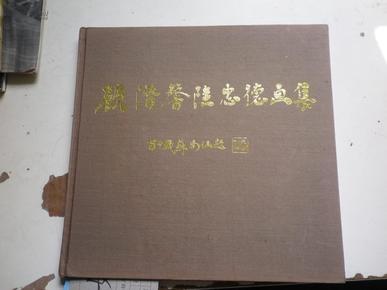 著者毛笔签名: 顾潜馨陆忠德画集 》16k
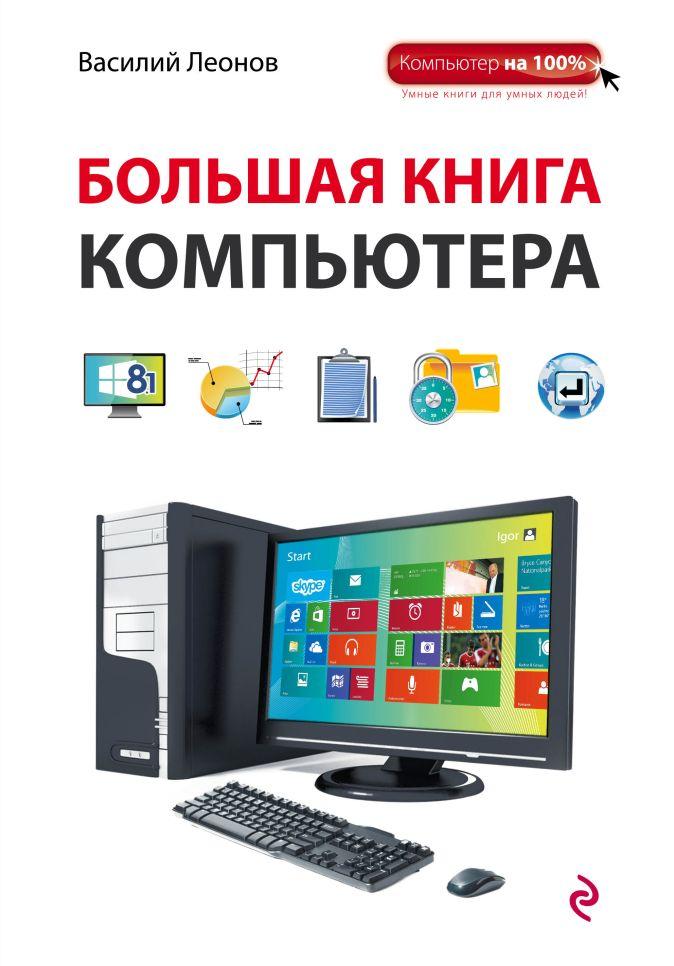 Леонов В. - Большая книга Компьютера обложка книги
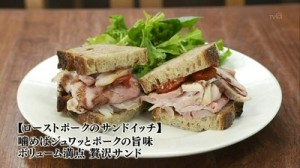 孤独のグルメドラマseason3第9話:練馬区小竹向原のローストポークサンドイッチとサルシッチャ「まちのパーラー」-ローストポークのサンドイッチ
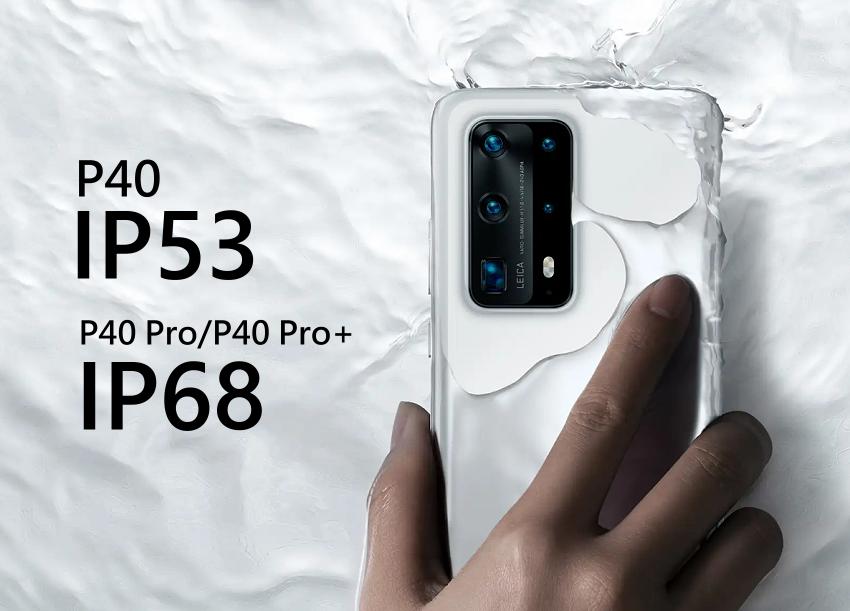 HUAWEI P40 Pro Plus (俏媽咪玩 3C) (10).png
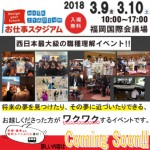 2018お仕事スタジアム_第1弾告知用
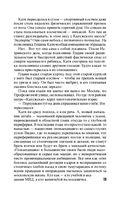 Грехи и мифы Патриарших прудов (м) — фото, картинка — 15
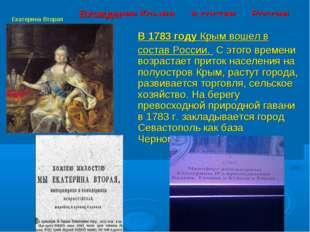 Вхождение Крыма в состав России В 1783 году Крым вошел в состав России. С эт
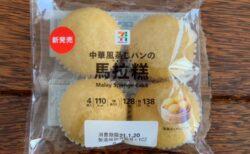 セブンイレブンの中華風蒸しパン「馬拉糕(マーラーカオ)」は懐かしい香港の味でオススメ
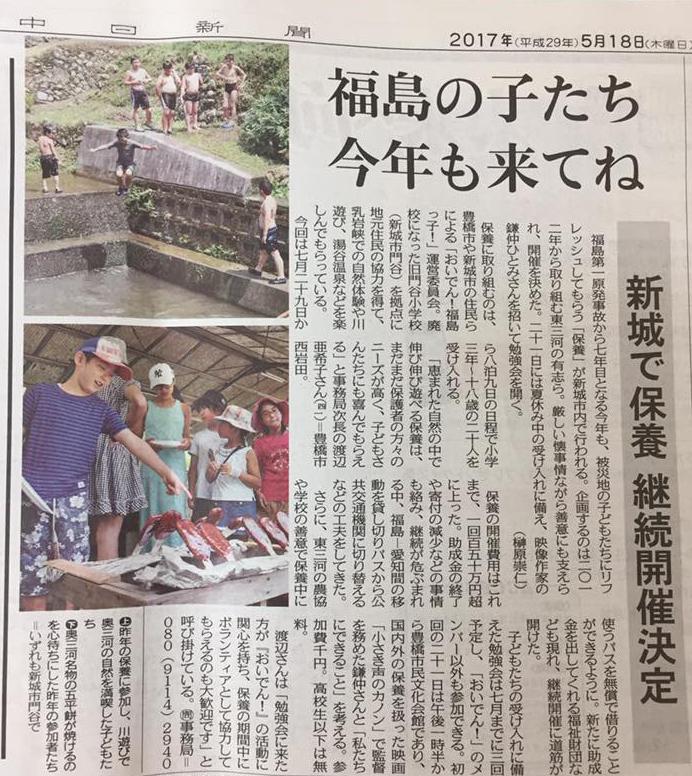 2017年5月17日中日新聞/東三河版掲載記事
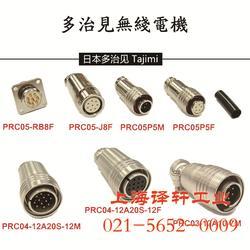 日本多治见TAJIMI连接器PRC04-23A20S-19F插头译轩工业代销现货图片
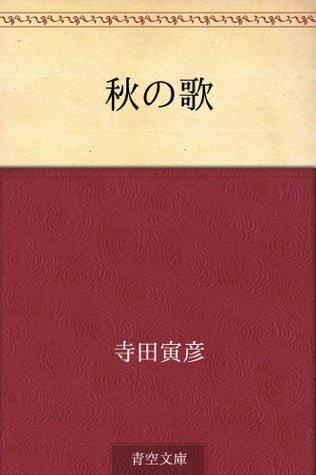 Aki no uta  by  Torahiko Terada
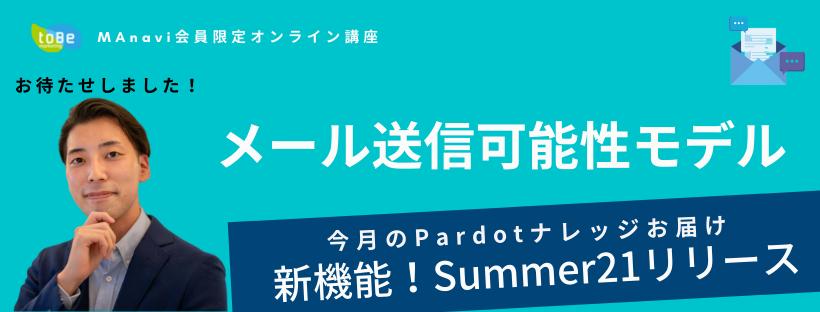 """【MAnaviオンライン】今月のPardot ナレッジをお届け~新機能! Summer21でリリース""""メール送信可能性モデル"""""""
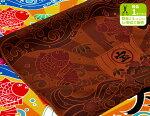 【約60cmパネル販売】【大柄】あっぱれめでたい大漁旗織り柄の現れるサザンクロス生地・綿100%・110cm巾【生地・布】【和風・和柄】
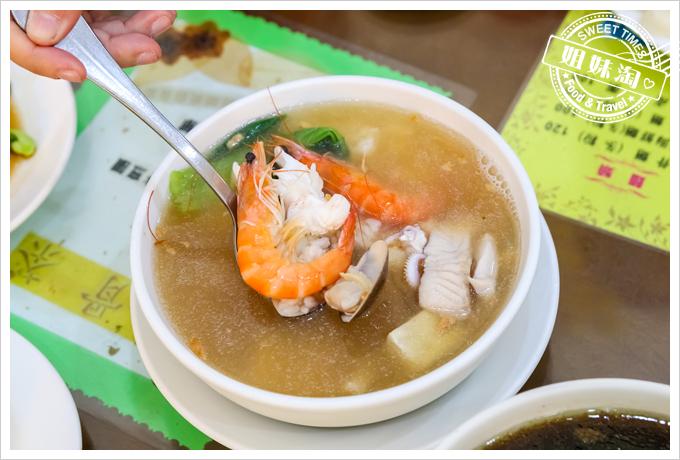 海倫新加坡肉骨茶海產粥2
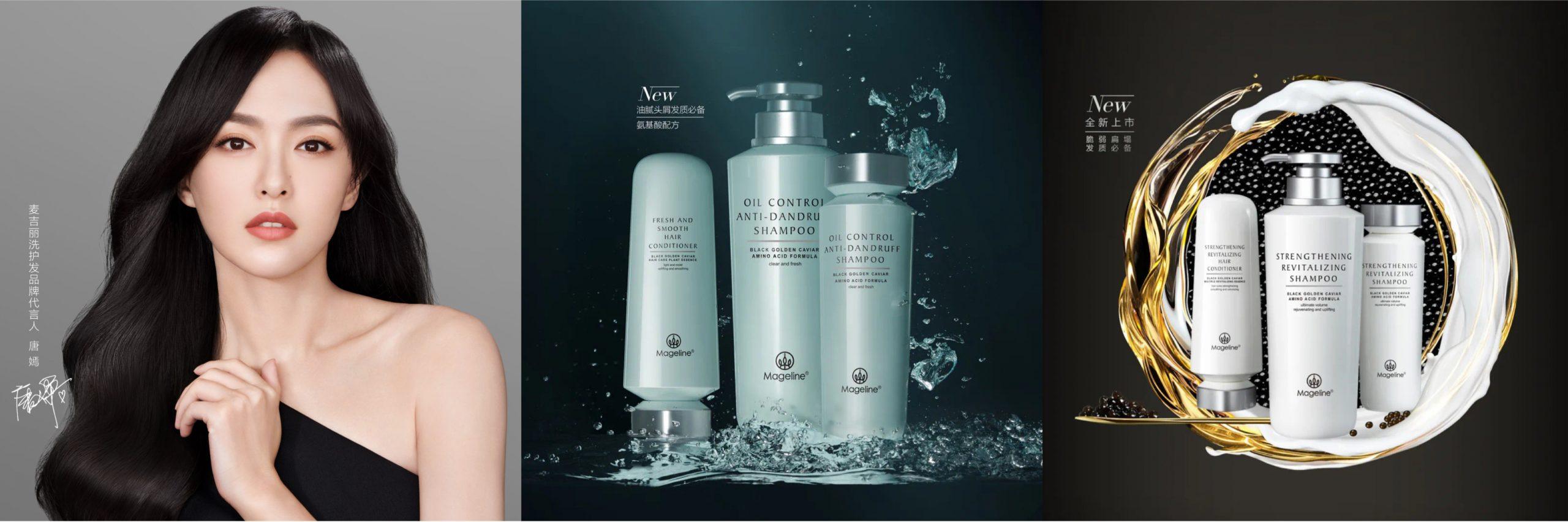 mageline scalp care shampoo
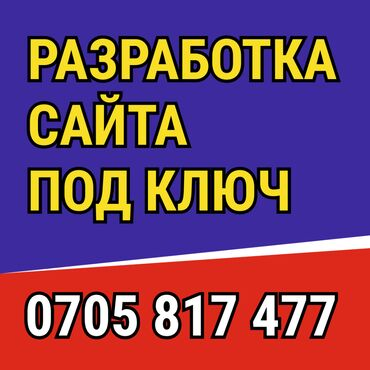 Другие услуги - Бишкек: Разработка сайта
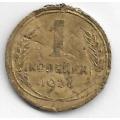 1 копейка. 1927 г. СССР. 20-1-107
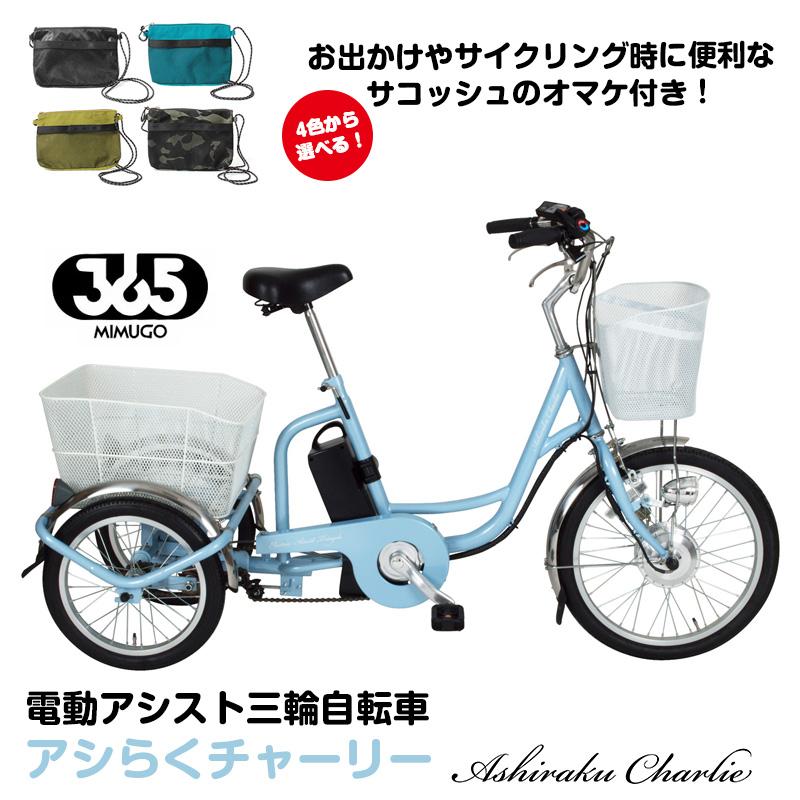 【送料無料】【離島の発送不可】電動アシスト三輪自転車アシらくチャーリー メーカー直送品 代引不可 MG-TRM20EB おまけつき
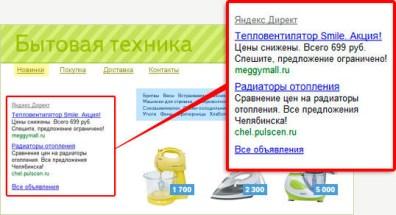 kontekstnaya-reklama-na-sajtax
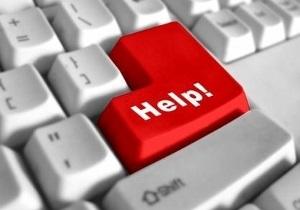 Компания PC HELP предлагает Вашему вниманию новую услугу - удаленная компьютерная помощь
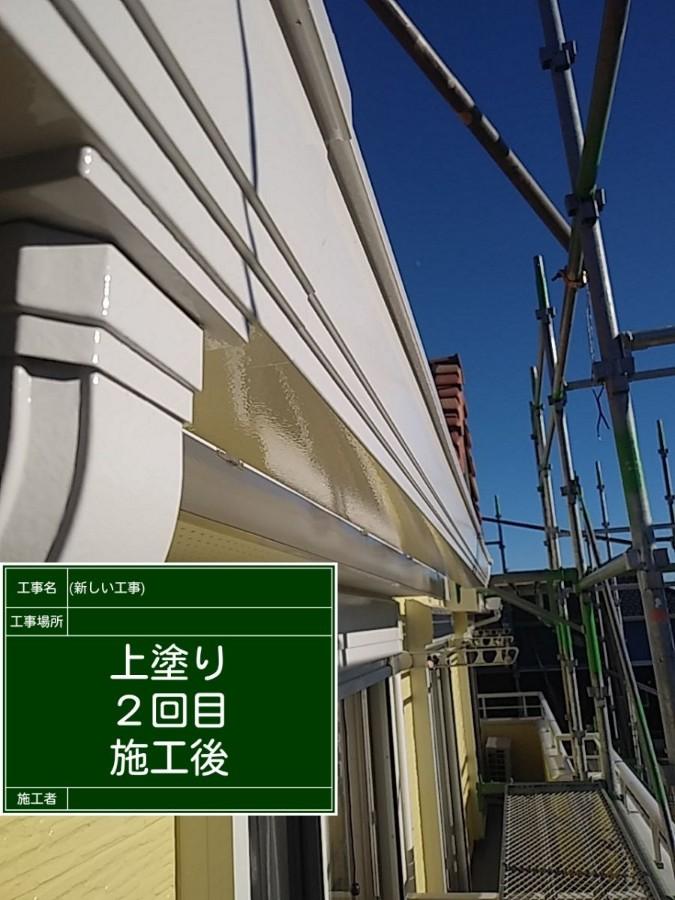 軒樋上塗り20041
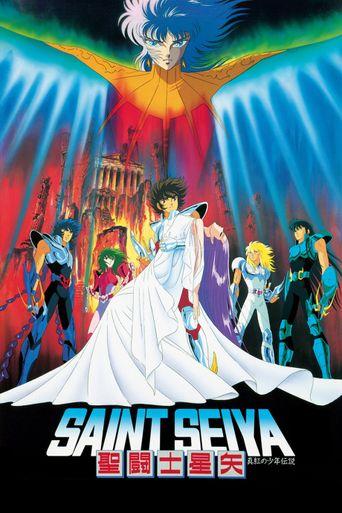 Saint Seiya: Legend of Crimson Youth Poster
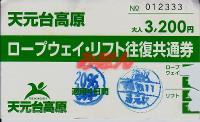 R221011_tng_oufuku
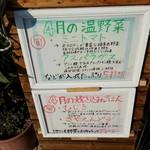 65121737 - 4月の温野菜と炊き込みごはんの説明(2017年4月4日)
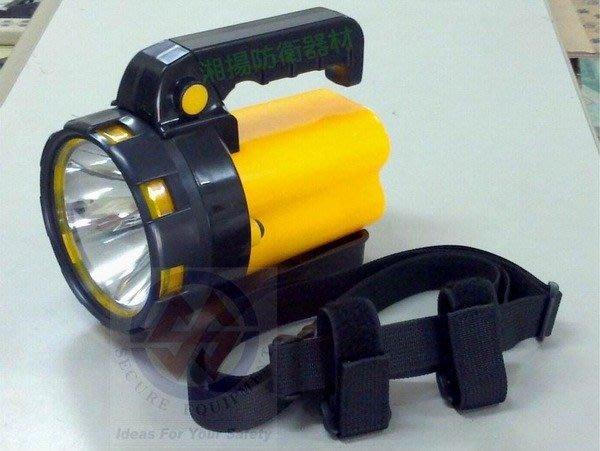 探照燈,強光聚焦投射燈,地震,緊急照明燈,野外,汽車百貨,防災用品-湘揚防衛-1W LED 燈具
****************
Set down the entries above word for word, but drop any image.

RESPONSE FOR THIS EXERCISE
 著者毛笔签名: 顾潜馨陆忠德画集 》16k
 Леонов В. - Большая книга Компьютера обложка книги
 孤独のグルメドラマseason3第9話:練馬区小竹向原のローストポークサンドイッチとサルシッチャ「まちのパーラー」-ローストポークのサンドイッチ
 HUAWEI P40 Pro Plus (俏媽咪玩 3C) (10).png
 2018お仕事スタジアム_第1弾告知用
 Грехи и мифы Патриарших прудов (м) — фото, картинка — 15
 Вхождение Крыма в состав России В 1783 году Крым вошел в состав России. С эт
 セブンイレブンの中華風蒸しパン「馬拉糕(マーラーカオ)」は懐かしい香港の味でオススメ
 2017年5月17日中日新聞/東三河版掲載記事
 日本多治见TAJIMI连接器PRC04-23A20S-19F插头译轩工业代销现货图片
 Aki no uta  by  Torahiko Terada
 """【MAnaviオンライン】今月のPardot ナレッジをお届け~新機能! Summer21でリリース""""メール送信可能性モデル"""""""
 【約60cmパネル販売】【大柄】あっぱれめでたい大漁旗織り柄の現れるサザンクロス生地・綿100%・110cm巾【生地・布】【和風・和柄】
 海倫新加坡肉骨茶海產粥2
 mageline scalp care shampoo
 Другие услуги - Бишкек: Разработка сайта
 1 копейка. 1927 г. СССР. 20-1-107
 【送料無料】【離島の発送不可】電動アシスト三輪自転車アシらくチャーリー メーカー直送品 代引不可 MG-TRM20EB おまけつき
 kontekstnaya-reklama-na-sajtax
 Компания PC HELP предлагает Вашему вниманию новую услугу - удаленная компьютерная помощь
 軒樋上塗り20041
 Saint Seiya: Legend of Crimson Youth Poster
 R221011_tng_oufuku
 65121737 - 4月の温野菜と炊き込みごはんの説明(2017年4月4日)
 探照燈,強光聚焦投射燈,地震,緊急照明燈,野外,汽車百貨,防災用品-湘揚防衛-1W LED 燈具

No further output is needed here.